** BEGIN TASK INPUTS **

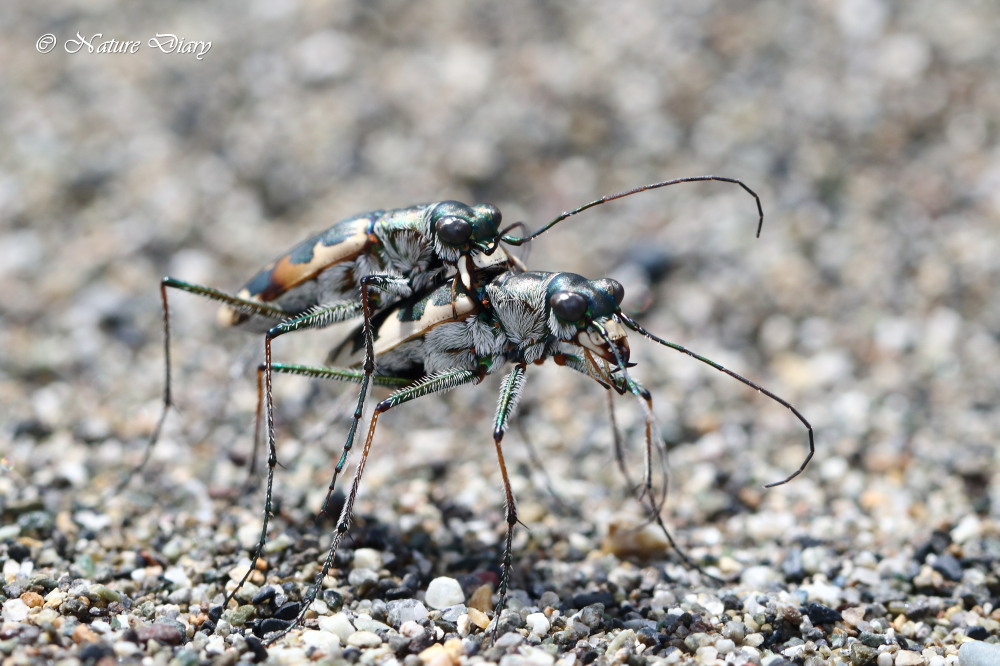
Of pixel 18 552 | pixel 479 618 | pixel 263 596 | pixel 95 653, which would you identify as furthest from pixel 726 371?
pixel 18 552

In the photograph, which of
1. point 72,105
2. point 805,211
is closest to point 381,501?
point 805,211

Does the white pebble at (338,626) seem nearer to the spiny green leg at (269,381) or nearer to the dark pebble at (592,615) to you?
the spiny green leg at (269,381)

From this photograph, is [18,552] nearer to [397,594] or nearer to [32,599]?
[32,599]

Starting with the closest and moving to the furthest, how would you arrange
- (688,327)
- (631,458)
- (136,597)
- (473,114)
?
(136,597)
(631,458)
(688,327)
(473,114)

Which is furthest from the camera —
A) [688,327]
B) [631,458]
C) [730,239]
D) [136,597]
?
[730,239]

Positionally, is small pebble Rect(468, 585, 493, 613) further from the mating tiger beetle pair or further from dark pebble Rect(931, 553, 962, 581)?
dark pebble Rect(931, 553, 962, 581)

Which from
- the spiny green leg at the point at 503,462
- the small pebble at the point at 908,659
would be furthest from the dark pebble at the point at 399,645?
the small pebble at the point at 908,659

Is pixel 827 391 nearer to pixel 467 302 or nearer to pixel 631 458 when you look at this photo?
pixel 631 458
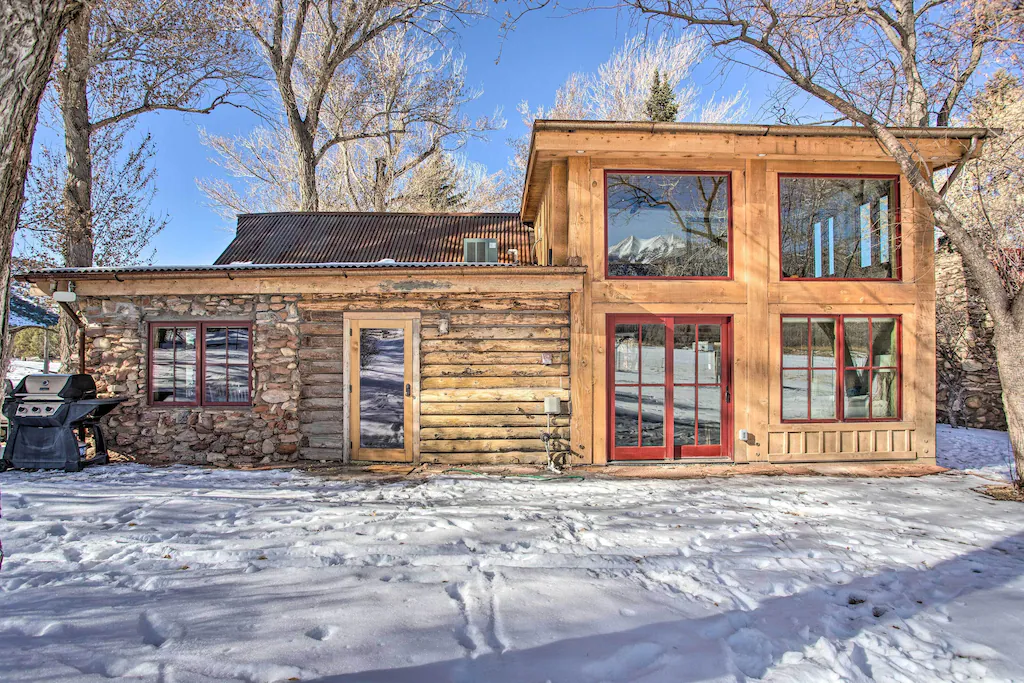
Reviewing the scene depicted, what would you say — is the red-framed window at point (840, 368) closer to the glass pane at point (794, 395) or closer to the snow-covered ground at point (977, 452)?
the glass pane at point (794, 395)

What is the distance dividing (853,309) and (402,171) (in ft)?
51.1

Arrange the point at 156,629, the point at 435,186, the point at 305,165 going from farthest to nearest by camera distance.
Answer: the point at 435,186 < the point at 305,165 < the point at 156,629

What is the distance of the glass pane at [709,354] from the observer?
273 inches

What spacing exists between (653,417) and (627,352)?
95 centimetres

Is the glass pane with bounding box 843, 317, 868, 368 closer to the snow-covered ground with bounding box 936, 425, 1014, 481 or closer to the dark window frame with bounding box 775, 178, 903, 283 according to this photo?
the dark window frame with bounding box 775, 178, 903, 283

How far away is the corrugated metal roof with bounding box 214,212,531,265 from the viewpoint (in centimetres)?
1033

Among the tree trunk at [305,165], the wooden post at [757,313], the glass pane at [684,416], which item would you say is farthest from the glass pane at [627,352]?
the tree trunk at [305,165]

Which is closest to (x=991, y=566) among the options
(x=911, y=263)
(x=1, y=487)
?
(x=911, y=263)

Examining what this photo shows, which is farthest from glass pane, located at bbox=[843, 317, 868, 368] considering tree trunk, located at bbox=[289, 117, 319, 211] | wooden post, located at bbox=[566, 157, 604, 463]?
tree trunk, located at bbox=[289, 117, 319, 211]

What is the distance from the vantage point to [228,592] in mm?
3074

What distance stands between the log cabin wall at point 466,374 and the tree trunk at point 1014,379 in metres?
4.86

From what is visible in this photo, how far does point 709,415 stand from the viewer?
695 cm

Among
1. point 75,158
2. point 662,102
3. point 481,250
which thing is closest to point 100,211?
point 75,158

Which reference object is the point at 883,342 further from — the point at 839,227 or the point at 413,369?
the point at 413,369
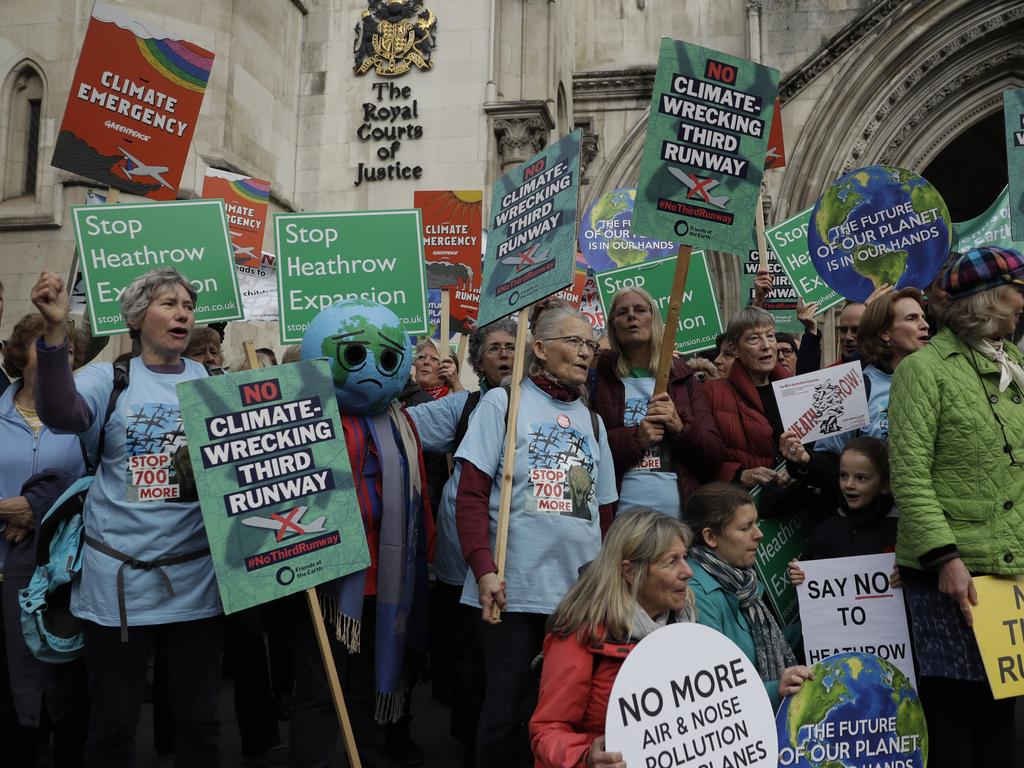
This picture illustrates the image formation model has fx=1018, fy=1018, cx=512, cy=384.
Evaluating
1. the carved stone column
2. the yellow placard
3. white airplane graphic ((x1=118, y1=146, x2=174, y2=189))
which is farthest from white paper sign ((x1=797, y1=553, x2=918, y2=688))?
the carved stone column

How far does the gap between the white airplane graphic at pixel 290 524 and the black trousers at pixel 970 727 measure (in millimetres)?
2322

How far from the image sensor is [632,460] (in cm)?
443

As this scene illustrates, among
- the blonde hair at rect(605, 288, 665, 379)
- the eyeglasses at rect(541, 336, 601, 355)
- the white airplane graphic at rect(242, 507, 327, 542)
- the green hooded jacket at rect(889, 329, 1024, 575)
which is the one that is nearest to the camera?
the green hooded jacket at rect(889, 329, 1024, 575)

** END TASK INPUTS **

Rewrite all of the records above, replacing every "photograph" with "image" and changing nothing else. Leave the pictures out.

Of pixel 18 552 | pixel 479 618 | pixel 263 596 | pixel 95 653, which would you identify as furthest from pixel 726 371?
pixel 18 552

In the image, which of
1. point 72,105
2. point 805,211
is closest to point 381,501?
point 805,211

Does the white pebble at (338,626) seem nearer to the spiny green leg at (269,381) or nearer to the dark pebble at (592,615) to you?
the spiny green leg at (269,381)

From this image, is [18,552] nearer to [397,594] or nearer to [32,599]?
[32,599]

Starting with the closest and moving to the furthest, how would you arrange
- (688,327)
- (631,458)
- (136,597)
- (473,114)
?
(136,597)
(631,458)
(688,327)
(473,114)

Which is furthest from the camera —
A) [688,327]
B) [631,458]
C) [730,239]
D) [136,597]
?
[730,239]

Positionally, is small pebble Rect(468, 585, 493, 613) further from the mating tiger beetle pair or further from dark pebble Rect(931, 553, 962, 581)?
dark pebble Rect(931, 553, 962, 581)

Which from
- the spiny green leg at the point at 503,462
- the small pebble at the point at 908,659
would be furthest from the dark pebble at the point at 399,645?
the small pebble at the point at 908,659

Is pixel 827 391 nearer to pixel 467 302 or nearer to pixel 631 458 when you look at this photo?
pixel 631 458
Reviewing the scene depicted, what would you say — is the red-framed window at point (840, 368) closer to the glass pane at point (794, 395) or closer to the snow-covered ground at point (977, 452)?
the glass pane at point (794, 395)

What is the distance dividing (853,309) and (402,171) (in ft)?
51.1

Arrange the point at 156,629, the point at 435,186, the point at 305,165 going from farthest to nearest by camera distance.
Answer: the point at 435,186 < the point at 305,165 < the point at 156,629

What is the distance of the glass pane at [709,354] from the observer?
273 inches

What spacing exists between (653,417) and (627,352)?
95 centimetres

Is the glass pane with bounding box 843, 317, 868, 368 closer to the snow-covered ground with bounding box 936, 425, 1014, 481 or closer to the dark window frame with bounding box 775, 178, 903, 283 according to this photo?
the dark window frame with bounding box 775, 178, 903, 283

How far away is the corrugated metal roof with bounding box 214,212,531,265 from the viewpoint (in centimetres)?
1033

Among the tree trunk at [305,165], the wooden post at [757,313], the glass pane at [684,416], which item would you say is farthest from the glass pane at [627,352]?
the tree trunk at [305,165]

Which is closest to (x=991, y=566) among the options
(x=911, y=263)
(x=1, y=487)
?
(x=911, y=263)

Examining what this photo shows, which is farthest from glass pane, located at bbox=[843, 317, 868, 368] considering tree trunk, located at bbox=[289, 117, 319, 211] | wooden post, located at bbox=[566, 157, 604, 463]?
tree trunk, located at bbox=[289, 117, 319, 211]

What is the distance from the vantage point to [228,592] in mm?
3074

What distance stands between the log cabin wall at point 466,374 and the tree trunk at point 1014,379 in metres?
4.86

From what is visible in this photo, how far does point 709,415 stand from the viewer?
695 cm

Among
1. point 75,158
2. point 662,102
3. point 481,250
which thing is closest to point 100,211?
point 75,158

Which reference object is the point at 883,342 further from — the point at 839,227 or the point at 413,369?
the point at 413,369
This picture illustrates the image formation model has fx=1018, fy=1018, cx=512, cy=384.
Evaluating
1. the carved stone column
2. the yellow placard
3. white airplane graphic ((x1=118, y1=146, x2=174, y2=189))
which is farthest from white paper sign ((x1=797, y1=553, x2=918, y2=688))?
the carved stone column

How far does the gap between the white airplane graphic at pixel 290 524 and the black trousers at pixel 970 727 measure (in millimetres)?
2322

How far from the image sensor is [632,460] (in cm)?
443

As this scene illustrates, among
- the blonde hair at rect(605, 288, 665, 379)
- the eyeglasses at rect(541, 336, 601, 355)
- the white airplane graphic at rect(242, 507, 327, 542)
- the green hooded jacket at rect(889, 329, 1024, 575)
which is the one that is nearest to the camera?
the green hooded jacket at rect(889, 329, 1024, 575)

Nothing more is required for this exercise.